[Written exercise 1] Summarize the passage below on tax havens in two sentences.
[Written exercise 2]
Answer these questions from the passage below on tax havens:
(a) Over what period has the use of tax havens soared?
(b) What does the passage identify as Google's main capital?
(c) What should the royalty rate for internal transfers mimic?

[Provided passage]
+-------+
Saturday, May 12, 2012

A tale of tax havens.. U.S. government complicit and starved of revenue

From "The Price of Civilization" by Jeffrey D. Sachs,  p.126-7
The Proliferation of Tax Havens
The globalization of capital markets has also made it far easier for companies to hide their profits in offshore tax havens. This is part of the "race to the botton." The use of tax havens has soared in the past thirty years, and what was once a dodge for wealthy individuals avoiding the IRS has become a systematic vehicle for hiding corporate income from taxation. Yet what is even more notable is that they IRS is often a willing handmaiden to these practices. A recent report on Google pulled the curtain back just a bit on these practices.
Google is an American-based corporation with earnings all over the world. Its main capital is its intellectual property (IP), specifically its powerful search engine. Under the U.S. tax code, the allocation of Google's earnings around the world should reflect the reality that its is core IP is U.S.-based. Specifically, whan a Google foreign subsidiary sells search-engine services to a foreign client, the foreign subsidiary should transfer the bulk of those earnings back to the U.S. headquarters in the form of internal royalty payment for the use of the intellectual property. For allocating incomes among Google's international operations for U.S. tax purposes, the internal transfers should take place at a royalty rate that mimics an arm's-length commercial transaction between unrelated firms.
+-------+
[Source data]
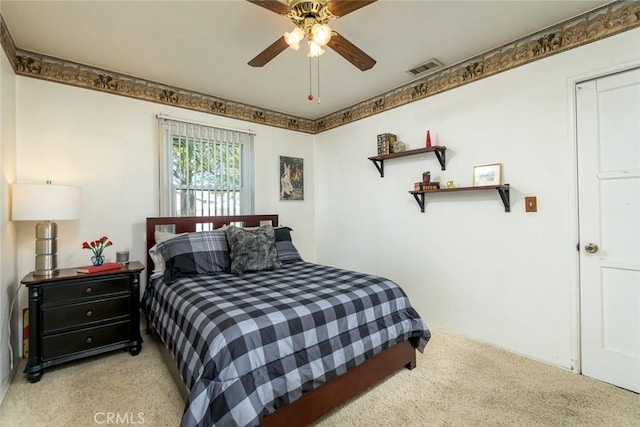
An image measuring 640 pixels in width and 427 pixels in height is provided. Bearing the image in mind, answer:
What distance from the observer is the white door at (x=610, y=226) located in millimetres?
2002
+-------+
[Expected output 1] As capital markets have globalized, companies have found it far easier to hide profits in offshore tax havens, and over the past thirty years a dodge once used by wealthy individuals has become a systematic way to shield corporate income from taxation, often with the IRS as a willing handmaiden. Using Google as an example, the passage explains that because its core intellectual property, its search engine, is U.S.-based, its foreign subsidiaries should send the bulk of their earnings back to U.S. headquarters as internal royalty payments set at an arm's-length rate.

[Expected output 2]
(a) The past thirty years.
(b) Its intellectual property, specifically its powerful search engine.
(c) An arm's-length commercial transaction between unrelated firms.